Work instructions ▸
(1) Translate this sentence from the tennis strategy text into Spanish: "Win the point and the percentages are overwhelmingly in your favor to hold serve."
(2) In the records, swap "Query" for "Label" in every line from the start of the records through the line with "xmin=287 ymin=421 xmax=323 ymax=459", and change nothing else. Return only those lines.

Document passage ▸
>>>

These women are creating a bigger advantage over the short rallies, and not the long ones.
Again looking at the combined point distribution of the 8 quarter finalists, the stats show that the longer the rally goes, the more even it becomes!
- 0-4 Shots: 1381 won / 1034 lost = +347
- 5-8 Shots: 533 won / 409 lost = +124
- 9+ Shots: 229 won / 201 lost = +28
Would you rather focus on an area of the game that helps you produce a 347 point advantage or a 28 point advantage?
Shorter rallies in the 0-4 shot range is where winning really happens – at all levels of our sport.
You can read more on the link below, where ATP analyst Craig O’Shannessy talks about the importance of winning the 0-4 shot rally length – www.braingametennis.com
Your best strategy Serving at 30-30
The following articles was written by Craig O’Shannessy and can be found on the following link
30-30 IS A CROSSROADS BETWEEN PLEASURE AND PAIN.
Win the point and the percentages are overwhelmingly in your favor to hold serve. Lose the point, and the odds now say you are more likely to get broken.
So… how much risk should you take on board when serving at 30-30? Is it a good time to go for an ace and to play big, or is it better to play the percentages and make a first serve and look for a Serve +1 forehand? I recently wrote an ATP analysis on this topic with a focus on the pro tour, but I want to broaden that analysis here for junior and adult recreational players.
When you find yourself serving at 30-30, there are a number of elements that come into play.
- Do you have a specific serve direction you know you can make?
- Doe the opponent have a significantly weaker return side?
- Is it a good time for a surprise serve location?
- Is your opponent stepping in and attacking your serve?
- Where should you serve to bring the ball back where you want it?

<<<

Records for the exercise ▸
>>>

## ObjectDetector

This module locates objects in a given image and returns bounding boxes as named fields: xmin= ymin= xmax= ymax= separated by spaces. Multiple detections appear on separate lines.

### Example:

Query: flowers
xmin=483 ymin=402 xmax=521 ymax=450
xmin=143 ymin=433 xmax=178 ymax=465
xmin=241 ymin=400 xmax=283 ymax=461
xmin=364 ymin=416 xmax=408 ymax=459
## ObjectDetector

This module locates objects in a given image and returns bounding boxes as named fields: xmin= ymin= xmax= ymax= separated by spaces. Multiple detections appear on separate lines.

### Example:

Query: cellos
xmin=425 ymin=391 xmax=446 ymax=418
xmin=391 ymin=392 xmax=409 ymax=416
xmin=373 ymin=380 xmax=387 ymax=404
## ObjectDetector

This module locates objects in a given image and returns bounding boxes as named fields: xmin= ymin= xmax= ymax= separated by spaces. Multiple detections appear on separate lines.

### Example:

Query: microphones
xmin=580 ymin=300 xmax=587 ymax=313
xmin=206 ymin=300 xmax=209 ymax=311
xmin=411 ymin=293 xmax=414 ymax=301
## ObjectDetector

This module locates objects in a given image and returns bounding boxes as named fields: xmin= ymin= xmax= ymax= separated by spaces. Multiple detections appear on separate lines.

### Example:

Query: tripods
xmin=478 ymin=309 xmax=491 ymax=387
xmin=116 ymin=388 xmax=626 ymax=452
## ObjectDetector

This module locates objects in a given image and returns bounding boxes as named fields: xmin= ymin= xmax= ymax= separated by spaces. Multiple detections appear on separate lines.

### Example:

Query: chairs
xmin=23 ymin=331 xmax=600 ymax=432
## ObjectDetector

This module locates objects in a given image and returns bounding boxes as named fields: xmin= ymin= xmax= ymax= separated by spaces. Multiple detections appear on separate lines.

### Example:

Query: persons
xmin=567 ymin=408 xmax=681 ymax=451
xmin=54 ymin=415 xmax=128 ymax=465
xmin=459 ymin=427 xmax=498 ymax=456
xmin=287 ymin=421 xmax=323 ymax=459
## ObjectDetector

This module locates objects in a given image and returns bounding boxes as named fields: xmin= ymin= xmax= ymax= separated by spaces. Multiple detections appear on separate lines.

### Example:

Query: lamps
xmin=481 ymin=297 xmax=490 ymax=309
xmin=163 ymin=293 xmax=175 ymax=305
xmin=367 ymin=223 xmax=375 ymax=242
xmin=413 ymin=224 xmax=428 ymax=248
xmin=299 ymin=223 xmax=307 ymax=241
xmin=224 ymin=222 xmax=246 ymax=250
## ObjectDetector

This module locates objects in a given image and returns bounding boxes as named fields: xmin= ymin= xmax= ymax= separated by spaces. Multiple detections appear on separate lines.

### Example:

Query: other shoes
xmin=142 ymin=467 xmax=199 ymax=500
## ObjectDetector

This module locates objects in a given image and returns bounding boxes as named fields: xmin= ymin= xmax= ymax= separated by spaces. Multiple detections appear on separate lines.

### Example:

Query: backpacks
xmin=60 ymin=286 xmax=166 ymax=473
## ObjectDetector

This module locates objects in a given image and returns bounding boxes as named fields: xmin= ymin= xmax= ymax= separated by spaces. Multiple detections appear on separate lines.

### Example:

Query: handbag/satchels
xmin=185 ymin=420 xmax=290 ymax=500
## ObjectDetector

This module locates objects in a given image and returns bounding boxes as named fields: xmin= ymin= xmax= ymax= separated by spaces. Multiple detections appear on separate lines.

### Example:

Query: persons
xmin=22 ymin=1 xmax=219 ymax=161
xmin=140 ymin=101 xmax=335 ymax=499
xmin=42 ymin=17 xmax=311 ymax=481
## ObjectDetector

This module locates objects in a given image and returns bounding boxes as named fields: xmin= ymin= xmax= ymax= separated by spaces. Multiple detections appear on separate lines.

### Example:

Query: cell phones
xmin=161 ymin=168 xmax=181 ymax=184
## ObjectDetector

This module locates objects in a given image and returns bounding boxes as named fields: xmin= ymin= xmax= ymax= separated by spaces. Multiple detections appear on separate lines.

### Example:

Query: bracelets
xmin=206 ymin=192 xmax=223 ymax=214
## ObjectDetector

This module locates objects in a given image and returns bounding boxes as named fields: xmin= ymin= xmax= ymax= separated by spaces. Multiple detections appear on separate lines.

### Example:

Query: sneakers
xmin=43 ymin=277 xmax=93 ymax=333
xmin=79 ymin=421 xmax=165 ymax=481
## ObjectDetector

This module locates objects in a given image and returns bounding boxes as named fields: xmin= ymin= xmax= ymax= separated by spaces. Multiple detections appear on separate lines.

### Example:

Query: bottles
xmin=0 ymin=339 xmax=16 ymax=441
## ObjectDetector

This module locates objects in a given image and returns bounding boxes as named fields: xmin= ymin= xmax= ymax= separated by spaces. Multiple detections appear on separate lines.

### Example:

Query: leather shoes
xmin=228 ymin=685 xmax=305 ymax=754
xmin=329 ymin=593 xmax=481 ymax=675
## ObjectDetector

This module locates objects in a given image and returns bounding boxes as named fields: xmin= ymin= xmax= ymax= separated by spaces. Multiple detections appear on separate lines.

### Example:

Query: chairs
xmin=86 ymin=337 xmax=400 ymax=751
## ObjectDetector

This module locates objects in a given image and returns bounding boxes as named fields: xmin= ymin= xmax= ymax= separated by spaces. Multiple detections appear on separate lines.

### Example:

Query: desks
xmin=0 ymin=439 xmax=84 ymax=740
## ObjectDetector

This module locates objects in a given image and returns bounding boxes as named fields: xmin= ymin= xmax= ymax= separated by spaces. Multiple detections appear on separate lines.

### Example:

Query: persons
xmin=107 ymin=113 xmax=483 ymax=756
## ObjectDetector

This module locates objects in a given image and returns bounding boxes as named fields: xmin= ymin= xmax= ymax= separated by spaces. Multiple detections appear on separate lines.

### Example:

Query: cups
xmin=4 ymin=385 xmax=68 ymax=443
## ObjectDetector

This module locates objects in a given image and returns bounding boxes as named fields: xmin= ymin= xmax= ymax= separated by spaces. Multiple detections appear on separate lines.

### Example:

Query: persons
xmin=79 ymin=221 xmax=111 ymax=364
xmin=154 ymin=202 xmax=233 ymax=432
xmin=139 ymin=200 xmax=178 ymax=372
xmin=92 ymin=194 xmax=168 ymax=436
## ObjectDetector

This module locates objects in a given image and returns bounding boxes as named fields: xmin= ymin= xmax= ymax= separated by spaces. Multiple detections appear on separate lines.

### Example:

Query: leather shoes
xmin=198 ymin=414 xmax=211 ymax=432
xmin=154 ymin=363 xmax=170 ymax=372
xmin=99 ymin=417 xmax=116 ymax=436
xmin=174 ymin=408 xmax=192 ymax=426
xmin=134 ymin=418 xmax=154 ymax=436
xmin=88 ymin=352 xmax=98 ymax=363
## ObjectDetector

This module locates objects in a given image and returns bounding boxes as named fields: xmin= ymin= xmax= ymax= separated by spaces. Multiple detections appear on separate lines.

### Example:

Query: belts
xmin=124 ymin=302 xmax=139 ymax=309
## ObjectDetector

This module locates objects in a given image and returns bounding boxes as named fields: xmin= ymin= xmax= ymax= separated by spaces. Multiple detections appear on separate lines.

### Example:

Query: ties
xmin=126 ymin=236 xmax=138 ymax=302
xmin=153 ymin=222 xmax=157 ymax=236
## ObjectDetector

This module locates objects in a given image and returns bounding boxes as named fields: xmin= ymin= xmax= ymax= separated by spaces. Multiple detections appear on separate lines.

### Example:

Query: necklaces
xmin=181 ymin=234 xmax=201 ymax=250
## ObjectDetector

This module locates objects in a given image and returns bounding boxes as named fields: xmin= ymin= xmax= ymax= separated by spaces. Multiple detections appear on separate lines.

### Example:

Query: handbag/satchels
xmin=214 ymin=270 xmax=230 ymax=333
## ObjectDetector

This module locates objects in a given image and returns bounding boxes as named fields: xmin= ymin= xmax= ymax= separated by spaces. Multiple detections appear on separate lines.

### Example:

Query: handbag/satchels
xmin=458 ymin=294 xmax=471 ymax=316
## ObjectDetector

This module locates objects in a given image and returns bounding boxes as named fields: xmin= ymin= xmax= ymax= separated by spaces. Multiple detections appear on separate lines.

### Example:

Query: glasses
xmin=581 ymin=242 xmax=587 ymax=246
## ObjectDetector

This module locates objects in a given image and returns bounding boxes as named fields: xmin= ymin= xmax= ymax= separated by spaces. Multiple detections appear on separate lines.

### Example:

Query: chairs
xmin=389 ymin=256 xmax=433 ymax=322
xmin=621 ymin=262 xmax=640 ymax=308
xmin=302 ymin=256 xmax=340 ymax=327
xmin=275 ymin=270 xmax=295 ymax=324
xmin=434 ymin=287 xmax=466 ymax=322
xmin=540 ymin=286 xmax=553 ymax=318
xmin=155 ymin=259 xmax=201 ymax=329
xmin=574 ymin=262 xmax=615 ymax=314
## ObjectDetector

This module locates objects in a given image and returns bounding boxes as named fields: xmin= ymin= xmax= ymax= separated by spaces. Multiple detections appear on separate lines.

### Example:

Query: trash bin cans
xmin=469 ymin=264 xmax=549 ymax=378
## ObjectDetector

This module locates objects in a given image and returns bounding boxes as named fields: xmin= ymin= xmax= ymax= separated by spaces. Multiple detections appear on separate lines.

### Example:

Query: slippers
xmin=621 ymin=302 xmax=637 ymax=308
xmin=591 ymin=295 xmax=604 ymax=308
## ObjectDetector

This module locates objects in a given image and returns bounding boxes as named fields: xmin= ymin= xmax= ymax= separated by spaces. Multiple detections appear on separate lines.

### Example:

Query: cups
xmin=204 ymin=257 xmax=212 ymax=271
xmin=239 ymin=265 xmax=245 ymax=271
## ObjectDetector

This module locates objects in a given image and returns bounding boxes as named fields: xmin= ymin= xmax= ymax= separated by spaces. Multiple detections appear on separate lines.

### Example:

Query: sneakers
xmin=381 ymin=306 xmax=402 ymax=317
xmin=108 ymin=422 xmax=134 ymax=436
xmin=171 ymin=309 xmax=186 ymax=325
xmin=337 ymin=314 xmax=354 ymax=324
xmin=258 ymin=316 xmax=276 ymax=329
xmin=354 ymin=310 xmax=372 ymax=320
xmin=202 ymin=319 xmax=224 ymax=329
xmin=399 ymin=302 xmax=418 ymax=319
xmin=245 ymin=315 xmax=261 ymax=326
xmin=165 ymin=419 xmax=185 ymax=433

<<<

Exercise results ▸
(1) Gana el punto y los porcentajes estarán abrumadoramente a tu favor para mantener el saque.

(2)
## ObjectDetector

This module locates objects in a given image and returns bounding boxes as named fields: xmin= ymin= xmax= ymax= separated by spaces. Multiple detections appear on separate lines.

### Example:

Label: flowers
xmin=483 ymin=402 xmax=521 ymax=450
xmin=143 ymin=433 xmax=178 ymax=465
xmin=241 ymin=400 xmax=283 ymax=461
xmin=364 ymin=416 xmax=408 ymax=459
## ObjectDetector

This module locates objects in a given image and returns bounding boxes as named fields: xmin= ymin= xmax= ymax= separated by spaces. Multiple detections appear on separate lines.

### Example:

Label: cellos
xmin=425 ymin=391 xmax=446 ymax=418
xmin=391 ymin=392 xmax=409 ymax=416
xmin=373 ymin=380 xmax=387 ymax=404
## ObjectDetector

This module locates objects in a given image and returns bounding boxes as named fields: xmin= ymin= xmax= ymax= separated by spaces. Multiple detections appear on separate lines.

### Example:

Label: microphones
xmin=580 ymin=300 xmax=587 ymax=313
xmin=206 ymin=300 xmax=209 ymax=311
xmin=411 ymin=293 xmax=414 ymax=301
## ObjectDetector

This module locates objects in a given image and returns bounding boxes as named fields: xmin= ymin= xmax= ymax= separated by spaces. Multiple detections appear on separate lines.

### Example:

Label: tripods
xmin=478 ymin=309 xmax=491 ymax=387
xmin=116 ymin=388 xmax=626 ymax=452
## ObjectDetector

This module locates objects in a given image and returns bounding boxes as named fields: xmin= ymin= xmax= ymax= separated by spaces. Multiple detections appear on separate lines.

### Example:

Label: chairs
xmin=23 ymin=331 xmax=600 ymax=432
## ObjectDetector

This module locates objects in a given image and returns bounding boxes as named fields: xmin= ymin= xmax= ymax= separated by spaces. Multiple detections appear on separate lines.

### Example:

Label: persons
xmin=567 ymin=408 xmax=681 ymax=451
xmin=54 ymin=415 xmax=128 ymax=465
xmin=459 ymin=427 xmax=498 ymax=456
xmin=287 ymin=421 xmax=323 ymax=459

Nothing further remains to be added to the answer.